Le Dr Baden a assisté, mais non participé, à l'examen physique, qui s'est déroulé le samedi 1er août. En sortant de l'édifice de la rue Parthenais, le pathologiste-animateur a déclaré aux journalistes que l'examen avait révélé plusieurs surprises, notamment la présence de blessures qui, selon lui, n'auraient pas été signalées au Brésil.

Le coroner choqué

En vérité, ces «blessures» sont de simples ecchymoses, qui ne signifient pas grand-chose, a appris La Presse. Ainsi, 17 témoins rencontrés par la police brésilienne ont affirmé que Gatti et sa femme s'étaient violemment querellés dans la rue, la veille de sa mort. Des passants ont lancé des cailloux au boxeur.
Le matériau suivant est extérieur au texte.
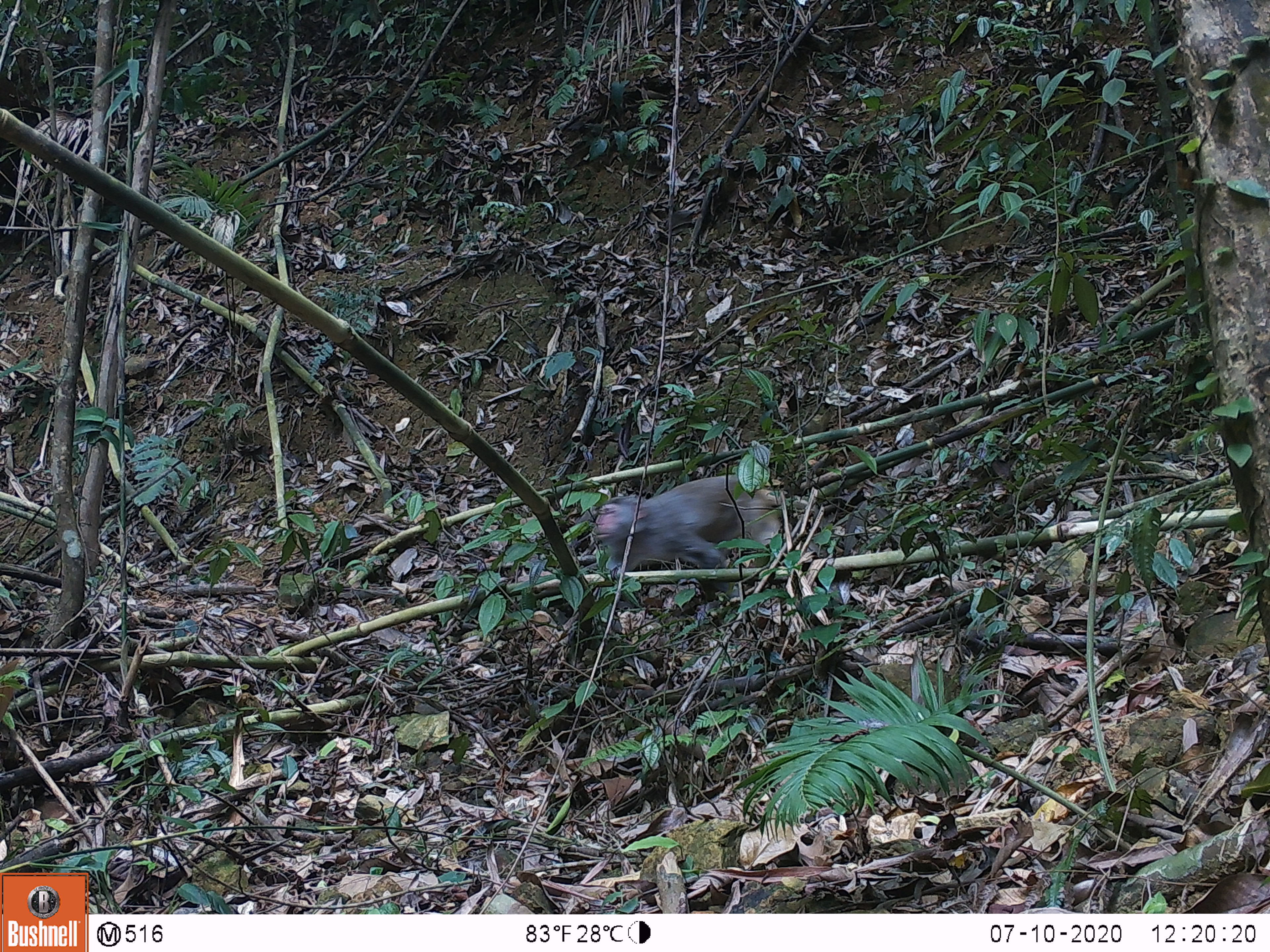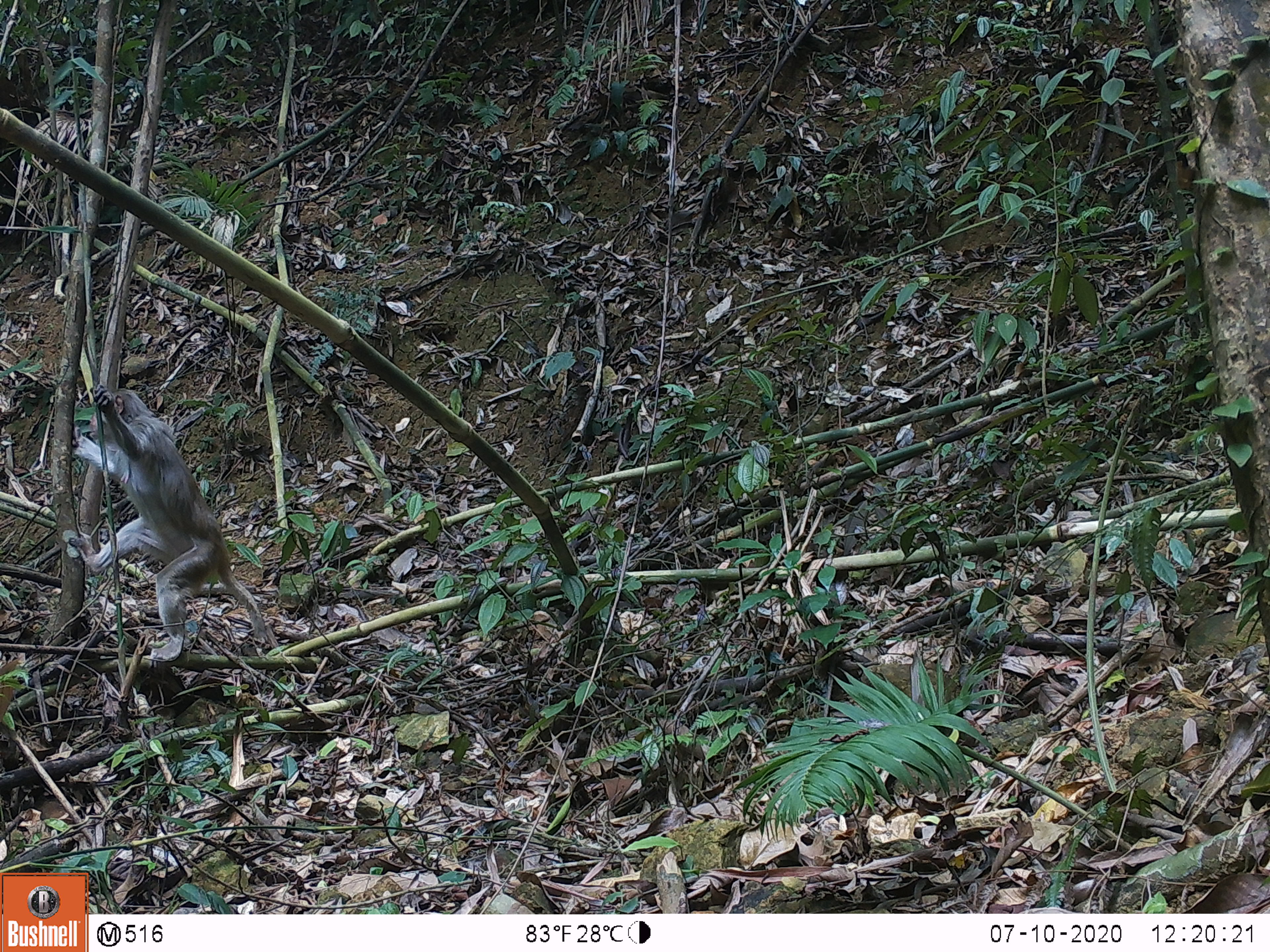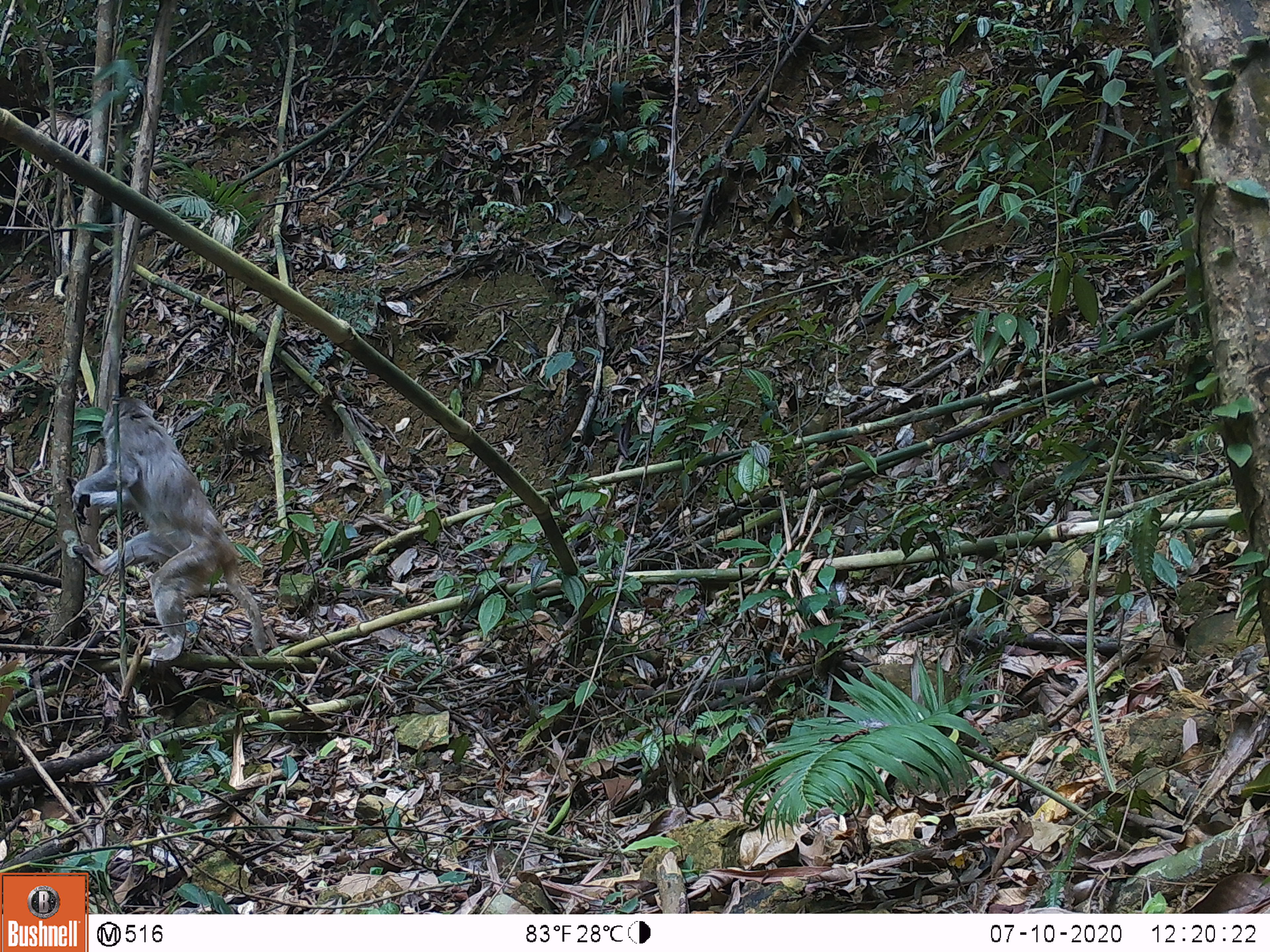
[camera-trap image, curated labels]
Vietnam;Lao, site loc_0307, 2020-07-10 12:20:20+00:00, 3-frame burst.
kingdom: Animalia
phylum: Chordata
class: Mammalia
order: Primates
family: Cercopithecidae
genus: Macaca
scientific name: Macaca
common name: macaques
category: assam or rhesus macaque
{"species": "assam or rhesus macaque (macaques) (Macaca)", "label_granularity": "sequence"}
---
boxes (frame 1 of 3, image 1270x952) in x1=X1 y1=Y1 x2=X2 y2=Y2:
assam or rhesus macaque: x1=594 y1=473 x2=782 y2=631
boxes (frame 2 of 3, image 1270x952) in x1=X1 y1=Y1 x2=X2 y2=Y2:
assam or rhesus macaque: x1=67 y1=383 x2=268 y2=660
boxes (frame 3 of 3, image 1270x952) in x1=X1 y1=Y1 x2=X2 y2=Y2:
assam or rhesus macaque: x1=71 y1=397 x2=266 y2=662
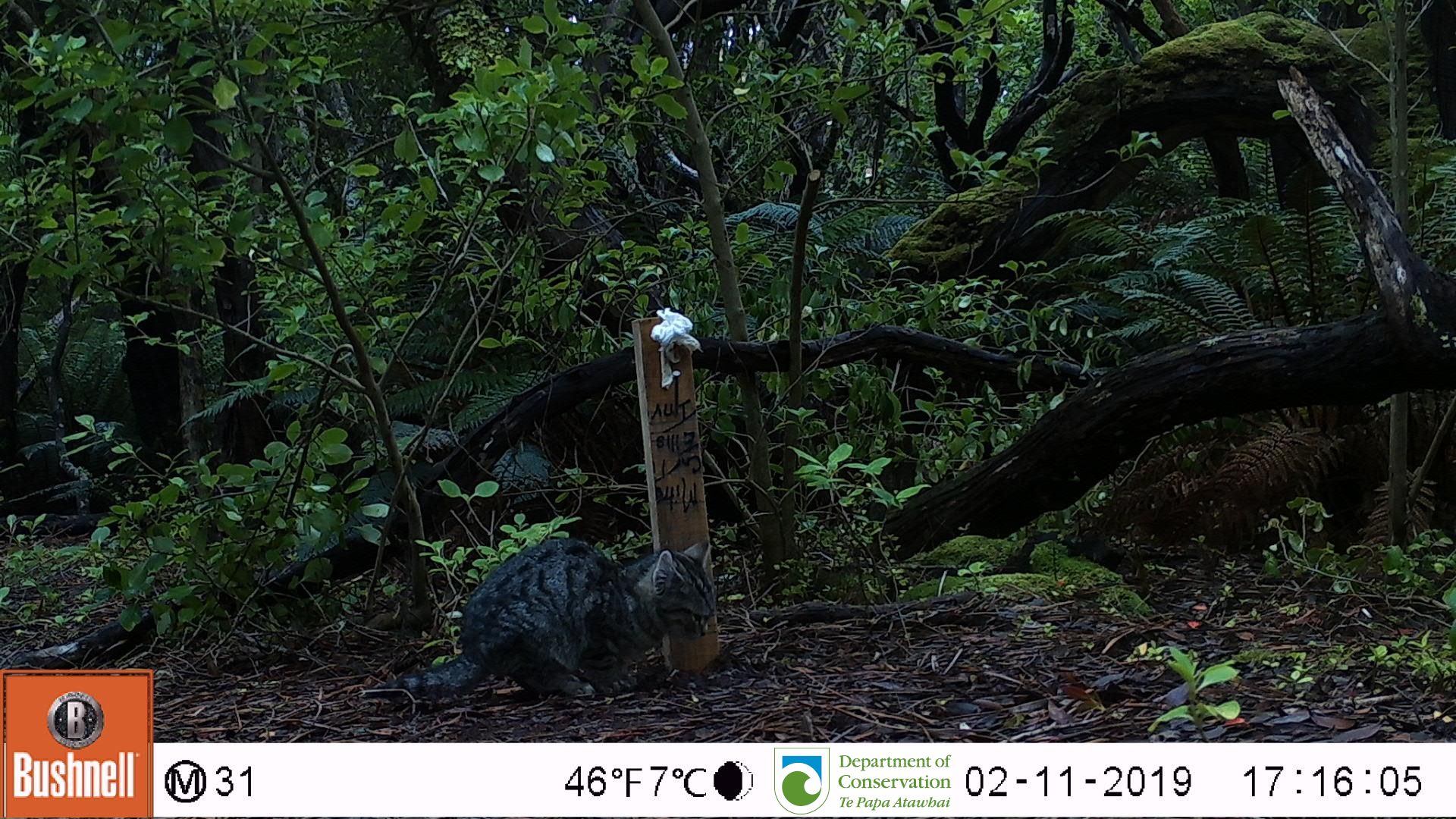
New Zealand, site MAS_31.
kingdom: Animalia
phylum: Chordata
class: Mammalia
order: Carnivora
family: Felidae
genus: Felis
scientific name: Felis catus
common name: domestic cat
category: cat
Cat (domestic cat) (Felis catus).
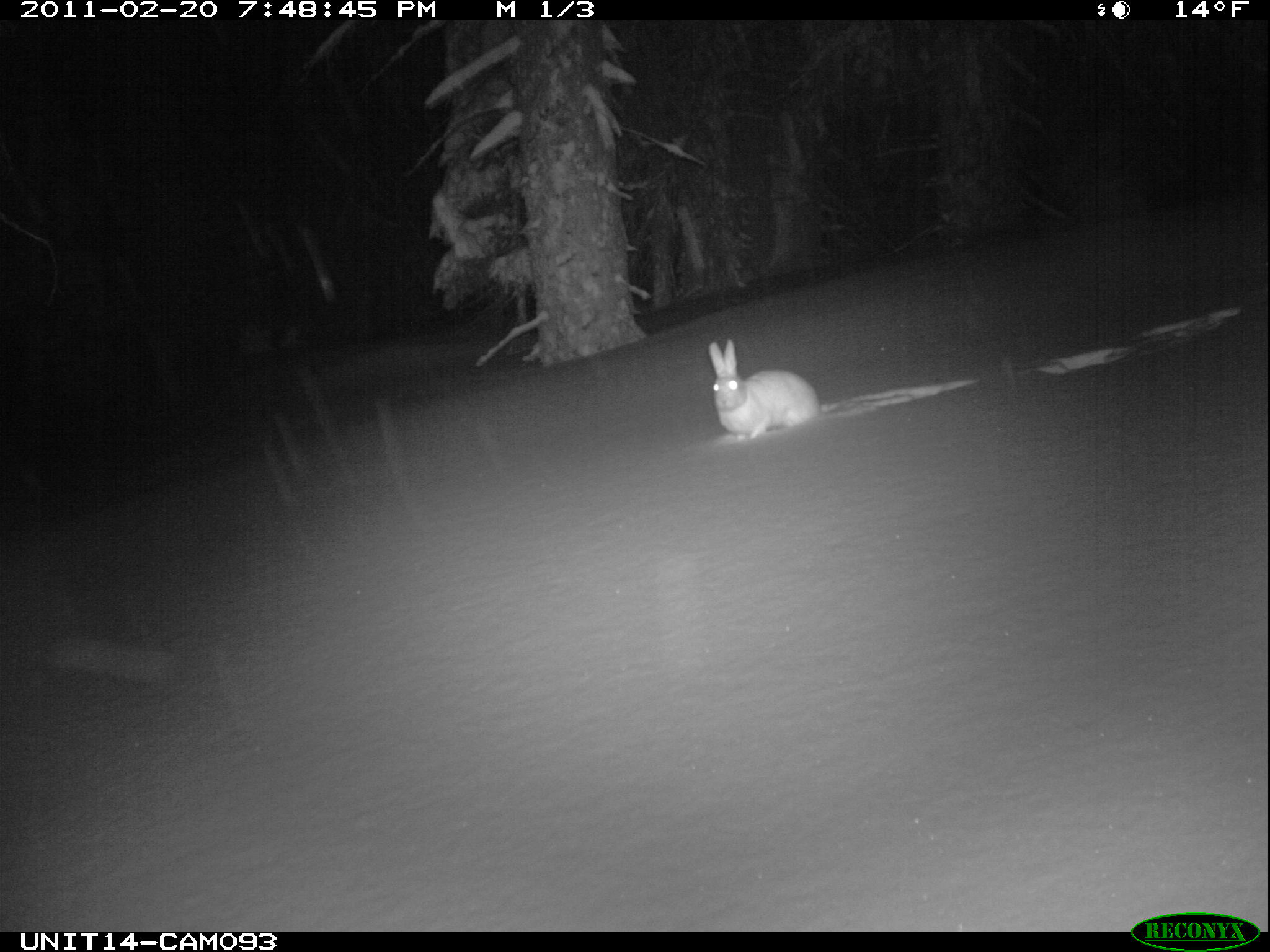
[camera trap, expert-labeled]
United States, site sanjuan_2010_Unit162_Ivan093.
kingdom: Animalia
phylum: Chordata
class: Mammalia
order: Lagomorpha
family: Leporidae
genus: Lepus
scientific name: Lepus americanus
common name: snowshoe hare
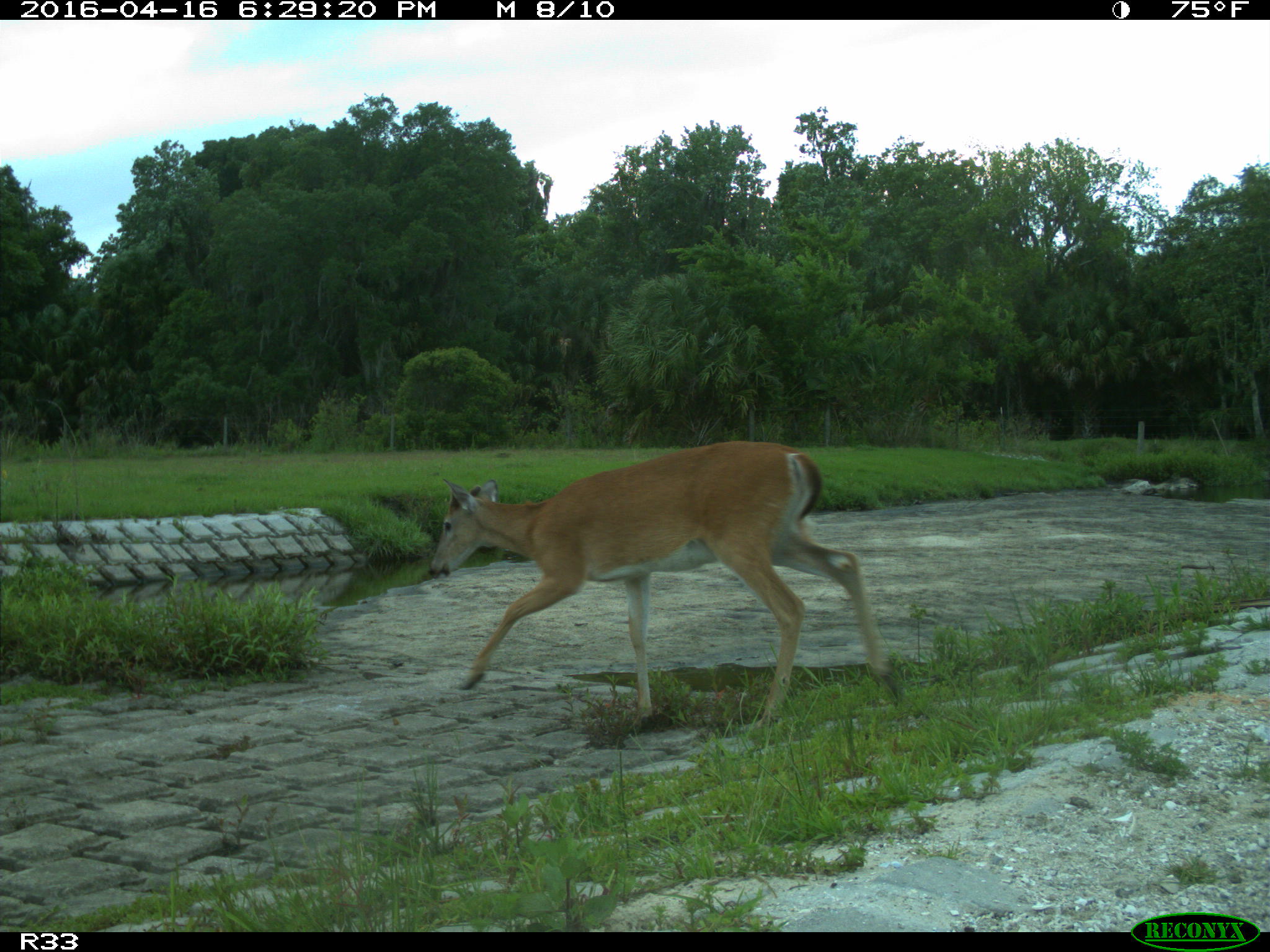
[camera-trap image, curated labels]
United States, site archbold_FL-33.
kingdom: Animalia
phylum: Chordata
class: Mammalia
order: Artiodactyla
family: Cervidae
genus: Odocoileus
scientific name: Odocoileus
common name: deer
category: unidentified deer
Les déclarations du Dr Baden ont choqué le coroner au dossier, le Dr Jean Brochu. «Il s'agit d'un médecin américain qui n'a pas droit de pratique au Québec, alors il est très malvenu de commenter une autopsie refaite ici, a-t-il dit à La Voix de l'Est. Ce n'est pas de ses oignons, ce n'est pas de son ressort. Je désapprouve le seul fait qu'il s'ouvre la bouche à ce sujet.»

Les signes de pendaison étaient évidents lors de l'examen fait à Montréal. La pendaison crée un sillon qui a la forme d'un V inversé, la base du V se trouvant sur la nuque, à la hauteur des oreilles, près du noeud de la corde. En revanche, la strangulation laisse un sillon horizontal et égal tout autour du cou.

Les examens toxicologiques pourraient révéler des surprises. Toutefois, le plus important est l'examen de la scène par les policiers brésiliens, les photos prises et les croquis faits sur place, les objets saisis et les témoignages recueillis. Le coroner pourrait vouloir savoir, par exemple, si Gatti ou sa femme prenaient de façon régulière le médicament contenant la substance suspecte ou si les policiers ont trouvé des traces de cette substance dans un verre, et en quelle concentration.

L'ambassade canadienne à Brasilia a demandé aux autorités brésiliennes d'envoyer au Canada les rapports de police, ainsi que les rapports d'autopsie. Ces documents, qui comptent environ 80 pages, sont en chemin vers le Bureau du coroner. Ils devront être traduits et examinés en détail. À cela s'ajoutera l'analyse des résultats des examens toxicologiques faits au Québec. Tout ce travail prendra des mois, sinon un an. En attendant, tout porte à croire que Gatti s'est bel et bien suicidé.